Caretaker Minister of Interior
- In office 5 November 1996 – 17 February 1997
- Prime Minister: Malik Meraj Khalid

Caretaker Minister for States and Frontier Regions
- In office 5 November 1996 – 17 February 1997
- Prime Minister: Malik Meraj Khalid

Caretaker Minister for Narcotics Control
- In office 5 November 1996 – 17 February 1997
- Prime Minister: Malik Meraj Khalid

Personal details
- Born: January 1934 London, United Kingdom
- Died: 11 March 2021 (aged 87)
- Children: Yahya Afridi
- Occupation: Civil servant

= Omar Afridi =

Pakistani civil servant and politician

Omar Khan Afridi (January 1934 – 11 March 2021) was a Pakistani civil servant and politician who briefly served as the minister of interior, minister for states and frontier regions, and minister for narcotics control in the caretaker government of Prime Minister Malik Meraj Khalid from November 1996 to February 1997. He previously served in senior administrative positions including chief secretary of the North-West Frontier Province, administrator of Islamabad Capital Territory, and secretary to the president of Pakistan.

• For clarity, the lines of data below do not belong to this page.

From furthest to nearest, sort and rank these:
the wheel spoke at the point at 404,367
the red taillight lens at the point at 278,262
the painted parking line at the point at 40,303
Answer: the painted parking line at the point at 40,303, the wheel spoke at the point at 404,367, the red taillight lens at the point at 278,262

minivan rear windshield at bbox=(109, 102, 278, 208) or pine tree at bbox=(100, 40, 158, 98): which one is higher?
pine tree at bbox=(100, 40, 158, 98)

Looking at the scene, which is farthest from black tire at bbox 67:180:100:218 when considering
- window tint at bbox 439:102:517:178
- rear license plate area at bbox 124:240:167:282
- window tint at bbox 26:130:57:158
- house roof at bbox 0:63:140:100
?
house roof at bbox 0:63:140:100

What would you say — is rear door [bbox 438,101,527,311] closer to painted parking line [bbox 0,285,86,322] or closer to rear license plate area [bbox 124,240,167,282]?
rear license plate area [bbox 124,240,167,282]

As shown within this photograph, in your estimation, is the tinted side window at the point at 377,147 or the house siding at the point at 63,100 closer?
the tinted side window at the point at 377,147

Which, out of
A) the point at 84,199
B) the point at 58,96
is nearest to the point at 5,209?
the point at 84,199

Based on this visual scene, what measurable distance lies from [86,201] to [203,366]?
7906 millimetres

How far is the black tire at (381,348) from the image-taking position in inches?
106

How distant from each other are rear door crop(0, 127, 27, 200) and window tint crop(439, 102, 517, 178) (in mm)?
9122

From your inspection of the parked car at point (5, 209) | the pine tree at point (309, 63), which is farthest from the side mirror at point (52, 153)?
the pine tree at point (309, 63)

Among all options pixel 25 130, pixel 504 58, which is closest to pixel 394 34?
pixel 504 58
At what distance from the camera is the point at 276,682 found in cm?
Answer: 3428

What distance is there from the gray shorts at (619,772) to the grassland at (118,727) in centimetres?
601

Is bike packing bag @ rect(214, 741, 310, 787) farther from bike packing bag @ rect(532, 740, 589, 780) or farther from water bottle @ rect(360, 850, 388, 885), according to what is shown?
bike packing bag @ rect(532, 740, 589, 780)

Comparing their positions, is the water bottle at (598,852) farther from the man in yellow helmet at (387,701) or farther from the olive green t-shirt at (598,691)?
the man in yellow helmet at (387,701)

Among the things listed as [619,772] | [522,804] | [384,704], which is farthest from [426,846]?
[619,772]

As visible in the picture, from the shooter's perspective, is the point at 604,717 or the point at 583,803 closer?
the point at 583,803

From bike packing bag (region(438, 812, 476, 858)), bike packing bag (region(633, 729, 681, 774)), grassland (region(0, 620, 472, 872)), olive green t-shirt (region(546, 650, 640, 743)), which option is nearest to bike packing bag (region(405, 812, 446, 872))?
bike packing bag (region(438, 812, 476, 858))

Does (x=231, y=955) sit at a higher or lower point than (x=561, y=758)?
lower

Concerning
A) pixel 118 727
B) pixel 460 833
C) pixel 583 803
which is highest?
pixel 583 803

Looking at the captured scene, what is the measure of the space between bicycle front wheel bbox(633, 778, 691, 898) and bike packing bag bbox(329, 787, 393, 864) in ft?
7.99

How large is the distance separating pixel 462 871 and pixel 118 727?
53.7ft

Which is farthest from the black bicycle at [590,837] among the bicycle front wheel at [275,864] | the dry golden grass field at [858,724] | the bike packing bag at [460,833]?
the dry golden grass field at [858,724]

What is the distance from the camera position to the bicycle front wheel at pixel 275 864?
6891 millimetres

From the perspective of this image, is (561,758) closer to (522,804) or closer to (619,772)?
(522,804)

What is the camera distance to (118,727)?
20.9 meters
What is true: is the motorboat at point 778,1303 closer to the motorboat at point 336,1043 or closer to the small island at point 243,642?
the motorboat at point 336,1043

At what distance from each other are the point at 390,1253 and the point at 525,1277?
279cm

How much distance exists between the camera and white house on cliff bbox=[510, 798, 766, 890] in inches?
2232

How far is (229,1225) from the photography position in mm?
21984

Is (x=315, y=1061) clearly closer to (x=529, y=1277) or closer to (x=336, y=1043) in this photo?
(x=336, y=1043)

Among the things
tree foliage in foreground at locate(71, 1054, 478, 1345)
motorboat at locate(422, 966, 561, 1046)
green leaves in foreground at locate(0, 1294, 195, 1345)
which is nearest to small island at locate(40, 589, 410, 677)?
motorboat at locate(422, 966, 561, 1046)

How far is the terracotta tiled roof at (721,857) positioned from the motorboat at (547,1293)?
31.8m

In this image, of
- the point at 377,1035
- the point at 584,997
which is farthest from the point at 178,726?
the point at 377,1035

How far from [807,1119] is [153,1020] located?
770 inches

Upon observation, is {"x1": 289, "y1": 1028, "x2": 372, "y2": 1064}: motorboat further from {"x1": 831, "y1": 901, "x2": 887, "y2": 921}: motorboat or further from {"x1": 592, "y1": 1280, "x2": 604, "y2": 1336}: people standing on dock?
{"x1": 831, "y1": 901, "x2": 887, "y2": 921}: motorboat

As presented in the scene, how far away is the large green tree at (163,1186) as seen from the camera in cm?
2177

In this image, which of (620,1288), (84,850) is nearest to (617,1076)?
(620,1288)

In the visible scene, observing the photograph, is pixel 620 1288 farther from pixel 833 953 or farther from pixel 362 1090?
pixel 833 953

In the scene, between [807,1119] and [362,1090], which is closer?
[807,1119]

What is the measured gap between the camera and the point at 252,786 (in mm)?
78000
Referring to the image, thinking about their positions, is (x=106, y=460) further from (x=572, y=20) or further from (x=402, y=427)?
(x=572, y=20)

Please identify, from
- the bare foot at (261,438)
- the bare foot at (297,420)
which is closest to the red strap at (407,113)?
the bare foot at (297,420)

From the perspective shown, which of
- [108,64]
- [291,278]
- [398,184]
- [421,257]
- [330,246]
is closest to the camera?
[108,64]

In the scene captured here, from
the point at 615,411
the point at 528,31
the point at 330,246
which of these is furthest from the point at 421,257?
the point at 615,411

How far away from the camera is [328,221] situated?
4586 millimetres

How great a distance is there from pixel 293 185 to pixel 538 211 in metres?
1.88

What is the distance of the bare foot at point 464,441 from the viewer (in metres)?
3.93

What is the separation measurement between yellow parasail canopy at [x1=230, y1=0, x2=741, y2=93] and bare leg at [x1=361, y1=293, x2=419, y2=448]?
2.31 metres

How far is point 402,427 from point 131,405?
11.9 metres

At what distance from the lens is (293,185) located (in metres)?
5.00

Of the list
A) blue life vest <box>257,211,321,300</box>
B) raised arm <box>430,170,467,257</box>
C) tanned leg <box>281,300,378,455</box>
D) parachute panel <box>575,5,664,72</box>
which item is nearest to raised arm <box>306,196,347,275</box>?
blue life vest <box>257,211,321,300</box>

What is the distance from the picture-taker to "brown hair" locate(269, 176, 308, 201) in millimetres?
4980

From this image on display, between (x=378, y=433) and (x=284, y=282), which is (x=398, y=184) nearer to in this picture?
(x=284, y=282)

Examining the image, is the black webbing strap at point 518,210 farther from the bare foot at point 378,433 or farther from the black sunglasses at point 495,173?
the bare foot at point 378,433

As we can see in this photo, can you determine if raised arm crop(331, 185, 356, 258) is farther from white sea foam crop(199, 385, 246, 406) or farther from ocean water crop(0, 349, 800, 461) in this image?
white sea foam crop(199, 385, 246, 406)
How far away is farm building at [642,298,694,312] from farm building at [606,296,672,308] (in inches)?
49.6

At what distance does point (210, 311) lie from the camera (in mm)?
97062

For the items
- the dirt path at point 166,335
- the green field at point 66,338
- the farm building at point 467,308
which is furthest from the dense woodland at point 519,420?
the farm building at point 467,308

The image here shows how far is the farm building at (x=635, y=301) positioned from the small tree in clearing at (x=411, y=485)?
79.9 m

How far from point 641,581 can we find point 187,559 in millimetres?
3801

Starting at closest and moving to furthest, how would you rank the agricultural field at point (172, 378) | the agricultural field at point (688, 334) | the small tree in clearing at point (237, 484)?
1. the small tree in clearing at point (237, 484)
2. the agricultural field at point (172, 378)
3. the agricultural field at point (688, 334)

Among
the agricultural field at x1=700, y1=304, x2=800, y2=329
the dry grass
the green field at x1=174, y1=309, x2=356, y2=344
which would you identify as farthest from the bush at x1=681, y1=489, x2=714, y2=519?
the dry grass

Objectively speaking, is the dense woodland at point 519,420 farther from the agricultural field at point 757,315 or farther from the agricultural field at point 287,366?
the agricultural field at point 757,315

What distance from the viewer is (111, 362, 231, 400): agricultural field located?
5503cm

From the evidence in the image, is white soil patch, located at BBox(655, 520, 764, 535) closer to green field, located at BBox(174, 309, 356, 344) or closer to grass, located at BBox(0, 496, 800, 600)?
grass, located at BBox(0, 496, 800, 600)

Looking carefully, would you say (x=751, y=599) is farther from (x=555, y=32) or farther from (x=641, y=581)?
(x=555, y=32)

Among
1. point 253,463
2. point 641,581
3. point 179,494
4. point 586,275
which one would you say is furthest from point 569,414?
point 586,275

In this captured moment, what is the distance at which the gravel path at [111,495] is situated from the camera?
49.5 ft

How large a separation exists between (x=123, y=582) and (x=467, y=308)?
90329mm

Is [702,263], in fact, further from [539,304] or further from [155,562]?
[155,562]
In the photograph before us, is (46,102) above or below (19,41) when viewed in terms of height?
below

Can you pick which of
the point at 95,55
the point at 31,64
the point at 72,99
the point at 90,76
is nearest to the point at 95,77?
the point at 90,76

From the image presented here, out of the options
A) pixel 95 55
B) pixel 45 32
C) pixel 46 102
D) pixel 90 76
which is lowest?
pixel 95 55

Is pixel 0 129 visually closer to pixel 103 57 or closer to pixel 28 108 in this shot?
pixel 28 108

==Early life and education==
Afridi was born in London in January 1934 and belonged to the Adamkhel branch of the Afridi tribe from the Kohat region. He received his early education at Presentation Convent, Murree, Bishop Cotton School in Shimla, Karachi Grammar School, and Victoria College in Alexandria, Egypt.

He joined the Pakistan Army as a cadet and was awarded the Sword of Honour and the Norman Gold Medal at the Pakistan Military Academy. He was commissioned in March 1954 and joined Probyn's Horse as a second lieutenant. He left the army after being selected for the civil service in 1960.

==Civil service career==
Afridi served as political agent in South Waziristan from 1968 to 1971 and later as deputy commissioner of Mardan. He also served as secretary of the home and tribal affairs department in the then North-West Frontier Province, additional chief secretary of Balochistan, commissioner of Lahore Division, and administrator of Islamabad Capital Territory.

He later became chief secretary of the North-West Frontier Province and subsequently served as secretary to the president of Pakistan, which was his final posting before retirement in 1994.

==Political career==
Afridi joined the federal caretaker cabinet of Prime Minister Malik Meraj Khalid on 5 November 1996 and served until 17 February 1997. During that period, he held the portfolios of interior, states and frontier regions, and narcotics control.

==Personal life==
Afridi was the father of jurist Yahya Afridi, who later became the Chief Justice of Pakistan.

Afridi also wrote two books, Pukhtanah: A Concise Account and Mahsud Monograph.

Afridi died on 11 March 2021 at the age of 87 and was buried in his ancestral village of Babri Banda in Kohat district.